Öncelikle merkezi sınavları savunmalıyız. Yıllardan beri eleştirdiğimiz TEOG’dan yana olmalıyız. AKP’nin TEOG’u kaldırmaktaki amacı belli. Sınav stresi ve diğer gerekçeleri hikayeden ibaret. 15 yıldır elde edemedikleri kültürel iktidarı eğitim yoluyla gericileştirmek istiyorlar. Merkezi sınavlarda asgari bir eşitlik söz konusudur. Bütün çocuklara aynı sorular sorulur. Aynı süre verilir. Aynı sistemle puanları hesaplanır. Liselere giriş kriterleri bütün çocuklar için aynıdır.

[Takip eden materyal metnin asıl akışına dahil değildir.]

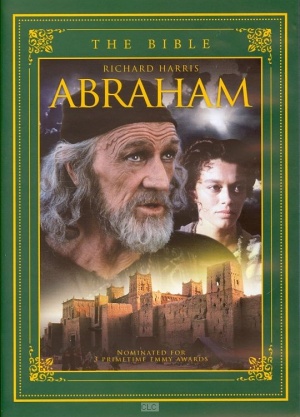 Abraham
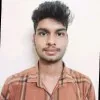 govinda pushpakar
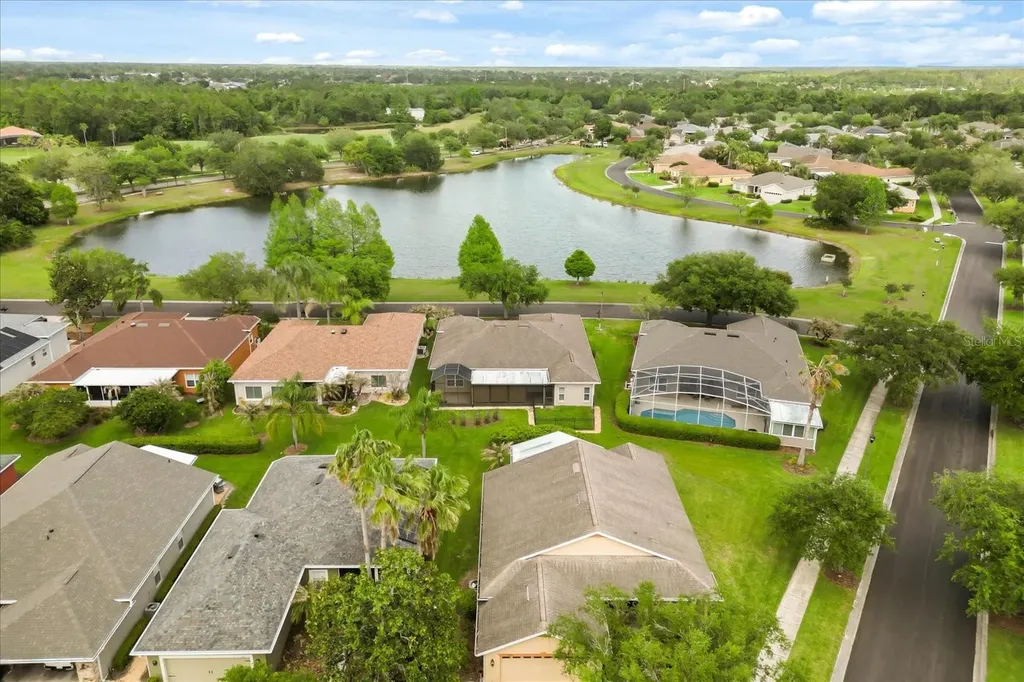 244 Largo Drive Kissimmee FL 34759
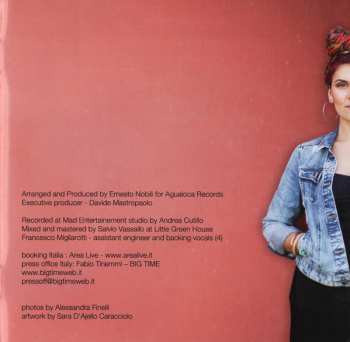 CD Floriana Cangiano: Il Mese Del Rosario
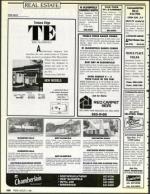 image of August 04, 1989 - number 108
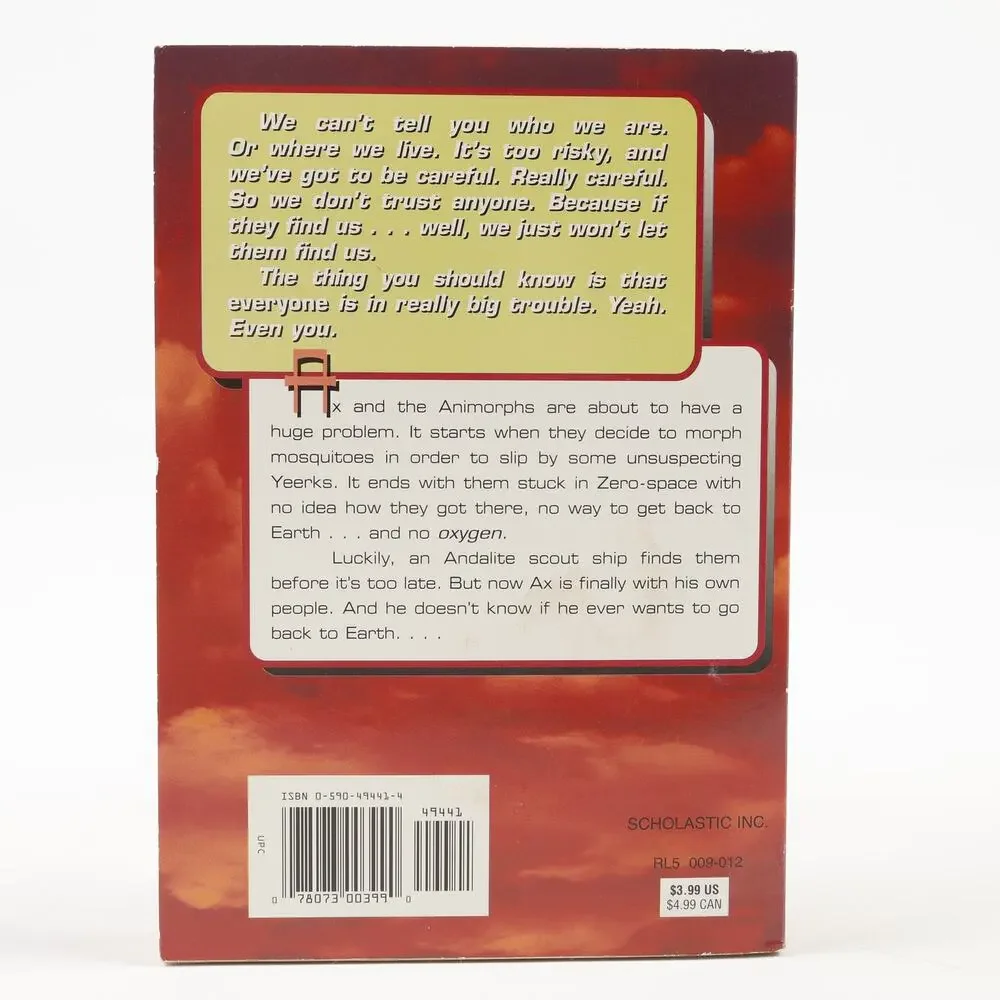 None and/or Unknown books are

Oysa merkezi sınavın kaldırılmasıyla, torpilin önü açılacak. Bu torpil sisteminde, TEOG için söz ettiğimiz asgari eşitliğin e’sinden bile söz edemez hale gelinir. Sadece onların çocukları iyi liselerde eğitim görebilir. Kriterler, çocukların sınav kağıdı üzerinde doldurduğu yuvarlaklara göre değil, paraya ve güç ilişkilerine göre belirlenir hale gelir.

Bu yüzden TEOG’un kaldırılmasıyla ilgili kafa karışıklığına gerek yok. AKP’nin kazdığı çukura biz atlamayalım. Torpil sistemine göre TEOG elbette daha iyi bir seçenektir.

Şu an oluşmuş belirsizliğin iyice altını çizmeliyiz. Çocuklar neye göre girecek liselere? Kimin hangi liseye gideceğini kim belirleyecek? Artık çocukların eğitim almasının yolu AKP’li tanıdıklardan mı geçecek?

*
Bunların henüz hiçbirinin net bir cevabı yokken sorulara, üniversite sınavına dair sorular da eklememiz gerek. Bir değişiklik de orada yapıldı. Artık gençler çok oturumlu YGS-LYS sınavları ile üniversiteye girmeyecek. Yeni sınav tek günde ‘olacak bitecek’.

Ama ne zaman, nasıl, konu ayrımları neye göre yapılacak, gençler bu yıla hangi motivasyonla başlayacak?

*
Müfredattaki değişiklikler, sınav sistemindeki değişiklikler, üniversitelerin niteliklerinin değişmesi…. Telaşlarını ve çabalarını görelim. Anaokulundan akademiye dek her alana nüfuz etmek istiyorlar. İzin vermeyelim. Hepimiz için Laik Eğitim Meclisleri bu konuda bir araç. Üstelik onların elde etmek istedikleri kültürel iktidarın tam tersi nitelikte bir araç. Meclis’te öncelik, herkesin fikrini söylemesi, özne olması üzerine. Biat etmesi üzerine değil.

Bir araya gelip bu ne idüğü belirsiz değişiklilere karşı koymamız kadar, nasıl karşı koyacak olduğumuz da önemli. Meclisler’de ise bu karşı koyuş en doğru yoluyla inşa edilebilir. Ve çok acil edilmelidir.